What to do:
**1.** Answer these questions using the passage on acute promyelocytic leukemia:
(a) What do the circulatory and lymphatic systems carry to cells?
(b) What are the immature white blood cells that build up in the bone marrow in this leukemia called?
(c) Which chromosome is the RARA gene on?
**2.** Quote the part of the passage on acute promyelocytic leukemia starting at "Acute promyelocytic leukemia is" and ending at "of the condition.".

Passage to read:
────────
The circulatory and lymphatic systems are the body’s transport system. They carry nutrients and other important molecules to cells and carry away waste. When these systems do not function properly, the body is more susceptible to illness and infection.
Acute promyelocytic leukemia is a form of acute myeloid leukemia, a cancer of the blood-forming tissue (bone marrow). In normal bone marrow, hematopoietic stem cells produce red blood cells (erythrocytes) that carry oxygen, white blood cells (leukocytes) that protect the body from infection, and platelets (thrombocytes) that are involved in blood clotting. In acute promyelocytic leukemia, immature white blood cells called promyelocytes accumulate in the bone marrow. The overgrowth of promyelocytes leads to a shortage of normal white and red blood cells and platelets in the body, which causes many of the signs and symptoms of the condition.
The mutation that causes acute promyelocytic leukemia involves two genes, the PML gene on chromosome 15 and the RARA gene on chromosome 17. A rearrangement of genetic material (translocation) between chromosomes 15 and 17, written as t(15;17), fuses part of the PML gene with part of the RARA gene. The protein produced from this fused gene is known as PML-RARα. This mutation is acquired during a person’s lifetime and is present only in certain cells. This type of genetic change, called a somatic mutation, is not inherited.
────────
Record extracts:

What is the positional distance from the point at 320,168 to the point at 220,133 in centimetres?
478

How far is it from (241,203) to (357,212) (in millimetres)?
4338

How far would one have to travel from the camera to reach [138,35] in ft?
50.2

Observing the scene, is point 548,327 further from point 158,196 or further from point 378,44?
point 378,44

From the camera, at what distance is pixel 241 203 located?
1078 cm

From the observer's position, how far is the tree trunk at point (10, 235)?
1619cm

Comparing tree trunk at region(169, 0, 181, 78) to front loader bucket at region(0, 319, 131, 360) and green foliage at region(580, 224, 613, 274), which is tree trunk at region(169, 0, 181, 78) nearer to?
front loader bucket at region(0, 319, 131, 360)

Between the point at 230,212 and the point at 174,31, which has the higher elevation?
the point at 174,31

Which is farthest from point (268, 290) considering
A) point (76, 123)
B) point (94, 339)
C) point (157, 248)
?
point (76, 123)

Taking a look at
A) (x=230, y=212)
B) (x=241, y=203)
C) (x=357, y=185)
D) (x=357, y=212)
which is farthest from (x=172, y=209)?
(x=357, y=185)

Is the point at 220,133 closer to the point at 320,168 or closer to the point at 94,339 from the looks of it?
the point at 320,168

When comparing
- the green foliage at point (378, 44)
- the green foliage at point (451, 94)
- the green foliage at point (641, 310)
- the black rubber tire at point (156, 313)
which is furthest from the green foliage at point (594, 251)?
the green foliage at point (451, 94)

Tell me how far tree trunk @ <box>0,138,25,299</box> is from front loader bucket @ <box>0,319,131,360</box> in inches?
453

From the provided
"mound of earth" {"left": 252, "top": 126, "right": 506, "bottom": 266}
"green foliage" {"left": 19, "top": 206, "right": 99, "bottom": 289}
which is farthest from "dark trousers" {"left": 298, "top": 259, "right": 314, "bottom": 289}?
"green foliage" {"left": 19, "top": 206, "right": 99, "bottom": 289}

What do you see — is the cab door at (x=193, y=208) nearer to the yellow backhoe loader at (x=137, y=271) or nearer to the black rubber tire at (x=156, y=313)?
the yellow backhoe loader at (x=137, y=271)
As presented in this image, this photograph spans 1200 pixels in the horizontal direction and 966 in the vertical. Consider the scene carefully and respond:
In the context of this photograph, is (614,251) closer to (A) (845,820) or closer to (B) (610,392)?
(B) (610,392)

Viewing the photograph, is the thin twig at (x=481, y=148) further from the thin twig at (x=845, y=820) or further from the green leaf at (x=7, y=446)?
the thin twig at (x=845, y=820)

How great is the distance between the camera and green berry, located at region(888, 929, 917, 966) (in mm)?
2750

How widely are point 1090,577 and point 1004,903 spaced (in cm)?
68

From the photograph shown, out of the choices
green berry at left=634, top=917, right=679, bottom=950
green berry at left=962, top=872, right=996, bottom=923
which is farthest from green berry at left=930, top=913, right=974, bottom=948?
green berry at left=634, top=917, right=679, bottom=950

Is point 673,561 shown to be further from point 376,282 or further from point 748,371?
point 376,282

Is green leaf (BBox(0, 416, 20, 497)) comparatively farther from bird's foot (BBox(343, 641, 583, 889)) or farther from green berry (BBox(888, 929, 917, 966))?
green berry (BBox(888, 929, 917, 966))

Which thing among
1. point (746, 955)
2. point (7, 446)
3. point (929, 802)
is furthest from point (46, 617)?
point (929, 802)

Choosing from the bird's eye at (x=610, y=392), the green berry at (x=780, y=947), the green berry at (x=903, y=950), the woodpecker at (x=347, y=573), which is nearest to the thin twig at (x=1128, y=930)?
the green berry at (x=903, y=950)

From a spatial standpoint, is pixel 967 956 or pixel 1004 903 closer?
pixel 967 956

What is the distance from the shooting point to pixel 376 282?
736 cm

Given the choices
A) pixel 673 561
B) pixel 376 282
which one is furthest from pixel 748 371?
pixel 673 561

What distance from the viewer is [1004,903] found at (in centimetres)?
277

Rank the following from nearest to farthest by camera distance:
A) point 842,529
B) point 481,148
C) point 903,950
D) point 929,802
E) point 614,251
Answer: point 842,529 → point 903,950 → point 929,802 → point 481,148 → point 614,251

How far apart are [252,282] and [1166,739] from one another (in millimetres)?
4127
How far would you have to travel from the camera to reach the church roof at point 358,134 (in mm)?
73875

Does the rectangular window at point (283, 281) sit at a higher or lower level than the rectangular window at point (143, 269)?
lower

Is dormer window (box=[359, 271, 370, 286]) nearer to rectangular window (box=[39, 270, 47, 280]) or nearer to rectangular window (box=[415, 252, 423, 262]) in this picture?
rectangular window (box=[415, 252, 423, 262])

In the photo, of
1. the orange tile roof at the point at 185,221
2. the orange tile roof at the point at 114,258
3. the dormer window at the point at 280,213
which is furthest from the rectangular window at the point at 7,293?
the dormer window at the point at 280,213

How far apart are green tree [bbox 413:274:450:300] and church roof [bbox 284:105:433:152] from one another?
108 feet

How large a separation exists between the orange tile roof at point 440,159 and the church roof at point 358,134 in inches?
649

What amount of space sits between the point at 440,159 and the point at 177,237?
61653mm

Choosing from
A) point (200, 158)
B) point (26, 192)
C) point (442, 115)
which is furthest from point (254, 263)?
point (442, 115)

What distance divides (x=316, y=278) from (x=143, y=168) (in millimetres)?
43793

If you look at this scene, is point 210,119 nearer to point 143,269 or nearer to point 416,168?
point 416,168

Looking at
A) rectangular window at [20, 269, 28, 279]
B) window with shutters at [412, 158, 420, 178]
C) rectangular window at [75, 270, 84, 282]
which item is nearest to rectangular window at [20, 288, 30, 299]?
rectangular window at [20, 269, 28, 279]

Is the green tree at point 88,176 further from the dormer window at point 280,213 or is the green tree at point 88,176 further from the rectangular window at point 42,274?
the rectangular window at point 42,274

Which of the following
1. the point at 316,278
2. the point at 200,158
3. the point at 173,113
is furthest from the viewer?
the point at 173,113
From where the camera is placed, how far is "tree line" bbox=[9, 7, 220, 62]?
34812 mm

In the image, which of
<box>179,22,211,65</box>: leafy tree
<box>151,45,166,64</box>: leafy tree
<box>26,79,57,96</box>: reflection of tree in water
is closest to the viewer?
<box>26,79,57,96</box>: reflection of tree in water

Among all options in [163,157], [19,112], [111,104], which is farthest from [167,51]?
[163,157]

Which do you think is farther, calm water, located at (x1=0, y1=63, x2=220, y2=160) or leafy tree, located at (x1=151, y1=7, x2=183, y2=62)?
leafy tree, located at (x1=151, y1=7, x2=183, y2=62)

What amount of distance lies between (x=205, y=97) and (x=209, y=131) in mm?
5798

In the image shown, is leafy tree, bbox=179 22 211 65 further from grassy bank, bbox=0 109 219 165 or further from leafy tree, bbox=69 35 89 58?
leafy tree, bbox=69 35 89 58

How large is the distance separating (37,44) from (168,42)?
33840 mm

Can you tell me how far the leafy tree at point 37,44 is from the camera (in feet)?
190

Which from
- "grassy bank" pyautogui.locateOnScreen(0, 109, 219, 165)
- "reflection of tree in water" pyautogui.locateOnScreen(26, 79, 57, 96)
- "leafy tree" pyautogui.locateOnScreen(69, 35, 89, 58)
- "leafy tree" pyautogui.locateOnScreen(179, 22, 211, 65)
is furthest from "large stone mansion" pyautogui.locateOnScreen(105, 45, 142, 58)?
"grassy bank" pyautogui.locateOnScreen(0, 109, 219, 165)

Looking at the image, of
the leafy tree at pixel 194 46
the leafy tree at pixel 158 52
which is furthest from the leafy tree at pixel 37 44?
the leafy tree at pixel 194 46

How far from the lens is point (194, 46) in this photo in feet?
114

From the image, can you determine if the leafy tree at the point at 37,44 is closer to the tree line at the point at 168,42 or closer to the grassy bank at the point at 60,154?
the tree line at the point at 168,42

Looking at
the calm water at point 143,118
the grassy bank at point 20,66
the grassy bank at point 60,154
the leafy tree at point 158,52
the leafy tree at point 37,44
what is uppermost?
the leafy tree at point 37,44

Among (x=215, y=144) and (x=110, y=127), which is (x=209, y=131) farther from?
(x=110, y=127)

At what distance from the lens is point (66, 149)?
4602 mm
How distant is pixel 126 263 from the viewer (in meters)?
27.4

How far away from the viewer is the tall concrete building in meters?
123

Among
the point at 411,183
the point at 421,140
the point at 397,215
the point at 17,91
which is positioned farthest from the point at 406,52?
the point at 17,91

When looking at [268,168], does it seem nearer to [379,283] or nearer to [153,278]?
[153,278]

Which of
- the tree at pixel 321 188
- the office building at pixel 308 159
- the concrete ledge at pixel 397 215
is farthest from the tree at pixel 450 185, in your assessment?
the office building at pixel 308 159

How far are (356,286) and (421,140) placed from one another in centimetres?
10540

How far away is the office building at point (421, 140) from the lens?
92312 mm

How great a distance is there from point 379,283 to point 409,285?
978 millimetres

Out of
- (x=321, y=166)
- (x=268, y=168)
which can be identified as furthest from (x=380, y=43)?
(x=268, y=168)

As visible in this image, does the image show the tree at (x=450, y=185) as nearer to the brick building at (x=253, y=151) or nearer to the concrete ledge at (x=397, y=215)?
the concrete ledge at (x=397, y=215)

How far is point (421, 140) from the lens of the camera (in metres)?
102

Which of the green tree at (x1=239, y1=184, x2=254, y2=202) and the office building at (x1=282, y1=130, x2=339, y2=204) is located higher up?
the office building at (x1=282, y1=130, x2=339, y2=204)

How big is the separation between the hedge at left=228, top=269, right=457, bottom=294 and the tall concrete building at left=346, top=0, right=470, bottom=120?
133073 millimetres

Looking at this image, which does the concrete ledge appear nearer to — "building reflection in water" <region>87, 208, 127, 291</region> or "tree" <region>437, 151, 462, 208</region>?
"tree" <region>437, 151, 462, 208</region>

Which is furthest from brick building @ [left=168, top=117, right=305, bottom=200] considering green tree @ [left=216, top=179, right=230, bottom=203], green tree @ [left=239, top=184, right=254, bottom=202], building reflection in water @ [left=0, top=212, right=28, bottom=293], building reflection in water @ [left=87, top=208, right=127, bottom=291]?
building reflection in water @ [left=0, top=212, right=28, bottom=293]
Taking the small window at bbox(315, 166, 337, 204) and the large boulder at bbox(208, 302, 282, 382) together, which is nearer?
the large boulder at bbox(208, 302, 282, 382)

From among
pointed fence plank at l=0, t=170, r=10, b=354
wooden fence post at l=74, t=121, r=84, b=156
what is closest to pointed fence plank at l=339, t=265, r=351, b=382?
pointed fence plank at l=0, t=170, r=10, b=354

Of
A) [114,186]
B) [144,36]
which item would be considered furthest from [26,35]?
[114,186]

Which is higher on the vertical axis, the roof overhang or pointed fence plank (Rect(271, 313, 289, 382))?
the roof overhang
────────
Exercise answers:
**1.**
(a) Nutrients and other important molecules.
(b) Promyelocytes.
(c) Chromosome 17.

**2.**
Acute promyelocytic leukemia is a form of acute myeloid leukemia, a cancer of the blood-forming tissue (bone marrow). In normal bone marrow, hematopoietic stem cells produce red blood cells (erythrocytes) that carry oxygen, white blood cells (leukocytes) that protect the body from infection, and platelets (thrombocytes) that are involved in blood clotting. In acute promyelocytic leukemia, immature white blood cells called promyelocytes accumulate in the bone marrow. The overgrowth of promyelocytes leads to a shortage of normal white and red blood cells and platelets in the body, which causes many of the signs and symptoms of the condition.